Onze titres enregistrés sur des riddims classiques rejoués en studio par les Classics. Une interprétation fraiche avec, comme cerise sur la gâteau, une section cuivre au complet. Les thèmes abordés sur cet album sont les sujets habituels du reggae: la vie quotidienne dans le Babylon system, l'oppression policière, la danse, la sensi et quelques textes sur les filles… que Mister Aya préfère au naturel dans 'Telle Quelle': "je t'aime telle quelle, lorsque tu es naturelle, sans arômes artificiels…" Il nous offre aussi le récit de cette demoiselle dont l'alcool a envahi la vie sur 'Elle Tise'.

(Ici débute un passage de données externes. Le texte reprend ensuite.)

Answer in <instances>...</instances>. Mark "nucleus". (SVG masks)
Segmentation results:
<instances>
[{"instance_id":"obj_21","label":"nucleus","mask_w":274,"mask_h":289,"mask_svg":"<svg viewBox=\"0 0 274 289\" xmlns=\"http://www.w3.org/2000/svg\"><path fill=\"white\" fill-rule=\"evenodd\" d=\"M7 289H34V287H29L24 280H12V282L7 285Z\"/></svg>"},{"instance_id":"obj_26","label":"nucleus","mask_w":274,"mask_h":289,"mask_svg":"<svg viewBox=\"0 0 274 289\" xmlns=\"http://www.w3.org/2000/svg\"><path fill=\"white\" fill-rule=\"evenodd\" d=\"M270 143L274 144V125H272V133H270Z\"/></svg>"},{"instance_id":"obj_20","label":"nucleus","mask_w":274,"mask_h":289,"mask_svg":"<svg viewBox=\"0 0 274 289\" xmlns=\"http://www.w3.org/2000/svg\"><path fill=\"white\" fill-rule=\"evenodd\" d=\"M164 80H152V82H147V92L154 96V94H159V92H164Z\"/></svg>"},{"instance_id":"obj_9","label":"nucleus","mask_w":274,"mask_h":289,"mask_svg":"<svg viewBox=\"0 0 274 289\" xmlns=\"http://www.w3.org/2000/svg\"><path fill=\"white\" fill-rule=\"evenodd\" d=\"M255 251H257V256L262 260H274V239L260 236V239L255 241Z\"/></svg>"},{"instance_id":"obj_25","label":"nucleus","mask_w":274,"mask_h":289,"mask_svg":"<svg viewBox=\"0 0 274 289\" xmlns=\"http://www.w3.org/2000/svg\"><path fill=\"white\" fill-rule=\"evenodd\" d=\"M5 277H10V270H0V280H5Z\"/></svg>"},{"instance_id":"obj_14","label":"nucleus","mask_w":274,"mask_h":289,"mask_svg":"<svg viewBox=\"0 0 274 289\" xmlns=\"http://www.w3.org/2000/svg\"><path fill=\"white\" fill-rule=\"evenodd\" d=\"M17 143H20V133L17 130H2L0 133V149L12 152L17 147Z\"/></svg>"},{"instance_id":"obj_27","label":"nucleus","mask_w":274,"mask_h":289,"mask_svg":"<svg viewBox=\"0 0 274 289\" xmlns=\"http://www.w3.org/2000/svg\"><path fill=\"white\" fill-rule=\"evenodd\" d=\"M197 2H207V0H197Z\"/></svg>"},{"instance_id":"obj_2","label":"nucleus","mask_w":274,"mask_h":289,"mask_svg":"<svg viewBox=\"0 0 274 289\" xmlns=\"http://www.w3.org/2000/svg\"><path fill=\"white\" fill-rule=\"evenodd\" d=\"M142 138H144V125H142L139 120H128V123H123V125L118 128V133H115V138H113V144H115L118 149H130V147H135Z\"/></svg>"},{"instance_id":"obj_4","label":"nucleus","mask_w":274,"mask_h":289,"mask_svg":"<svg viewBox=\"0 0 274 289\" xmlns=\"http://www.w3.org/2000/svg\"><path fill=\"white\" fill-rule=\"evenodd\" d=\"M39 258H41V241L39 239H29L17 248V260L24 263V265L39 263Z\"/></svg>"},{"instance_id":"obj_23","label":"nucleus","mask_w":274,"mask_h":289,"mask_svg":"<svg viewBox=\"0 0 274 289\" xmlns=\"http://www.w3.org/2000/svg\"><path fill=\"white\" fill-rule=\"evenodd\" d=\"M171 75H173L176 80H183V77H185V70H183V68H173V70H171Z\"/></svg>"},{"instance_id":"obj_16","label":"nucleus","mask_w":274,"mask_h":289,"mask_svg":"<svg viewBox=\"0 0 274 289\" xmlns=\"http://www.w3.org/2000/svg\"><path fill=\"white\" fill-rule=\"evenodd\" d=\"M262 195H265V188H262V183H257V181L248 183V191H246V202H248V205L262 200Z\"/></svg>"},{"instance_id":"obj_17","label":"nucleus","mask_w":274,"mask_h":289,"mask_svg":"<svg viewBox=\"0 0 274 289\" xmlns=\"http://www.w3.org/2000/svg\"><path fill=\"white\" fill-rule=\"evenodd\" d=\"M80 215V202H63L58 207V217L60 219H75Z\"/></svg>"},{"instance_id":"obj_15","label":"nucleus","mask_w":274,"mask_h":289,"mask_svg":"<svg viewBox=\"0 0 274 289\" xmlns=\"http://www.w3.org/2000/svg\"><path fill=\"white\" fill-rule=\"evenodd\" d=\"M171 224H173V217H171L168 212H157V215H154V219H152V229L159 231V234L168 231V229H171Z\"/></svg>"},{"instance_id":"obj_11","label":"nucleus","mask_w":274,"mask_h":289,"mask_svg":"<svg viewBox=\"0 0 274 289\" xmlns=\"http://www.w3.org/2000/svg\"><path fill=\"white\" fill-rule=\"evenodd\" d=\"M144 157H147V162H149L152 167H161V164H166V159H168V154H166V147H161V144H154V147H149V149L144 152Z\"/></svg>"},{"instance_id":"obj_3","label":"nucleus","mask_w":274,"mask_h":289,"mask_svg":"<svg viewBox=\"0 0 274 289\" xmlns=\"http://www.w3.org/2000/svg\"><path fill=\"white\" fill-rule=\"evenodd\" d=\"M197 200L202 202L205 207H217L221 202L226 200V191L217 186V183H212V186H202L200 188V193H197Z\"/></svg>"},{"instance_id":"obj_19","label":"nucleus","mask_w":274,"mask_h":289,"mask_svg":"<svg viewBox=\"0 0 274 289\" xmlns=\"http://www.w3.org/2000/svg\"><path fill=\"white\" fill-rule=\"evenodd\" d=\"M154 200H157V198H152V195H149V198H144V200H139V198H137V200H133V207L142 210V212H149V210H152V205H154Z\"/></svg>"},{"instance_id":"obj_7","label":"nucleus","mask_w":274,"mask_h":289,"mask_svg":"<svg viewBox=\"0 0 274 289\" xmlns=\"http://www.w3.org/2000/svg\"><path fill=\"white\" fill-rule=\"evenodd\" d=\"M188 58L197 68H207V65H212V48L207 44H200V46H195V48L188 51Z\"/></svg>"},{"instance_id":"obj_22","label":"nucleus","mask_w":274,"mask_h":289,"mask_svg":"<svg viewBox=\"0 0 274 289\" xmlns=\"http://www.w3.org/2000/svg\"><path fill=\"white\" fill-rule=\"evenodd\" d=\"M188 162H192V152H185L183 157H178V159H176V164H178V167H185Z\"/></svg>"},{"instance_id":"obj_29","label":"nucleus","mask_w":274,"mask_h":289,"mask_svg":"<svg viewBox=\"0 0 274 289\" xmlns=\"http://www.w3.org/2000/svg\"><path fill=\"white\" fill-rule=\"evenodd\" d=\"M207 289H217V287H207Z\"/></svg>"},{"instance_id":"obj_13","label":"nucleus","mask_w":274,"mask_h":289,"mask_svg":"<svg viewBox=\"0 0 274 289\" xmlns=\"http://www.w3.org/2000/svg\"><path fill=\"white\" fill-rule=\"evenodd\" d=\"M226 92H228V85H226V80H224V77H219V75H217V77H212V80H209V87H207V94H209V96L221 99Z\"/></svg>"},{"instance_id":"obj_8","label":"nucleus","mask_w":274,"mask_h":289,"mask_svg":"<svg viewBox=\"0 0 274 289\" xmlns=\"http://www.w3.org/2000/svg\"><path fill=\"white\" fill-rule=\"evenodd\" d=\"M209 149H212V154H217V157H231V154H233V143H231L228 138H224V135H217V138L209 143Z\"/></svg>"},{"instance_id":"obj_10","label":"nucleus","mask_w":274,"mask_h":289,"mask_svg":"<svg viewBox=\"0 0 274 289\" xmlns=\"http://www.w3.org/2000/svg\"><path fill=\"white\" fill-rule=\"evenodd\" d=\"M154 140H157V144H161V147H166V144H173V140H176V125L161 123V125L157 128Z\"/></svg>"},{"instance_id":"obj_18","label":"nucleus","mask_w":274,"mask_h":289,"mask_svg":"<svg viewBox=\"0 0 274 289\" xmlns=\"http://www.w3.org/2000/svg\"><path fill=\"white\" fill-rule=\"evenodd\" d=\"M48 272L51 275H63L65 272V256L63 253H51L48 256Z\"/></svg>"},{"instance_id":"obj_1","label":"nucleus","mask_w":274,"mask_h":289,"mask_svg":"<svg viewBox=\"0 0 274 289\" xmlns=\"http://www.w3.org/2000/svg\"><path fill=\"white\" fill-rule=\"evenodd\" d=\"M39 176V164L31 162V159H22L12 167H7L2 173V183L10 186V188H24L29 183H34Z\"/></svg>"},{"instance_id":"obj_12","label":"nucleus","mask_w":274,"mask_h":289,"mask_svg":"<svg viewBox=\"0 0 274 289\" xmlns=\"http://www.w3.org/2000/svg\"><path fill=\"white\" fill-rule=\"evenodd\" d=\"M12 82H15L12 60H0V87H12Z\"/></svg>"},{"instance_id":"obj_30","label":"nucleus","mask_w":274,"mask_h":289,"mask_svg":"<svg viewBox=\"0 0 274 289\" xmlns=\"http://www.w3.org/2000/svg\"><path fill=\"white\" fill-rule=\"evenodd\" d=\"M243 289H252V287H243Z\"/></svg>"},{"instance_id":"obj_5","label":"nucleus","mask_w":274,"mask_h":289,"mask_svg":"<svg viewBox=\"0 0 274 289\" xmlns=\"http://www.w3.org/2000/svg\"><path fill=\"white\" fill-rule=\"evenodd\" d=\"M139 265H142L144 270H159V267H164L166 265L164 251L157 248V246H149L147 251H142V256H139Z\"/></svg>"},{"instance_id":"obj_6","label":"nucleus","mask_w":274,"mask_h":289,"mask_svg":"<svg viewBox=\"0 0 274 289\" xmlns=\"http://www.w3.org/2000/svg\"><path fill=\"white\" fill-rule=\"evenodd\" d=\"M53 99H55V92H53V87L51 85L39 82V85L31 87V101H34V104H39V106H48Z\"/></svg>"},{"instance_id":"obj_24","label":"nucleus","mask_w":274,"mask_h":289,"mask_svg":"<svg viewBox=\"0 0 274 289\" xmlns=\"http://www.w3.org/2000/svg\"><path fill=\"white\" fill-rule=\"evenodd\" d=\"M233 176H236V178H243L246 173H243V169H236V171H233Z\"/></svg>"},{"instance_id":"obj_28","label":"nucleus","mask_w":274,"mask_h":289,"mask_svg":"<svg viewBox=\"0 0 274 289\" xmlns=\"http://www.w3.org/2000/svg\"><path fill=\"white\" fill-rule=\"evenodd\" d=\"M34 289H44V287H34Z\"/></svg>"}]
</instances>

L'attitude et les textes du chanteur sont encore plus tranchants quand il se met à critiquer le "système de bomboclaat qui nous dresse contre les autres" dans 'Hot Hot Hot'. Dans 'Le Soleil', il parle sur la triste réalité qu'il constate tout autour de lui: l'indifférence, la méfiance et la compétition qui règnent entre les hommes. Les paroles de 'Français' sont pour leur part ouvertement antiraciste. En invité de marque sur cet album, Tippa Irie en personne, qui apparemment partage avec Mister Aya les mêmes griefs contre les représentants des forces de l'ordre: "Combien de keufs se torchent le c… avec les droits de l'homme" répond à "Me no like no police, Dem want me shut up, Me ago expose dem because dem corrupt"… Communion d'esprits!
Cet album a la force de combiner des textes puissants, un pur style sing-jay et une superbe interprétation de riddims comme le Tempo, le Mud Up, le Badda Badda avec quelques riddims originaux en plus. Une palme en plus pour un excellent mix qui orne les morceaux de courts passages en dub et met ainsi occasionnellement un instrument plus particulièrement en valeur.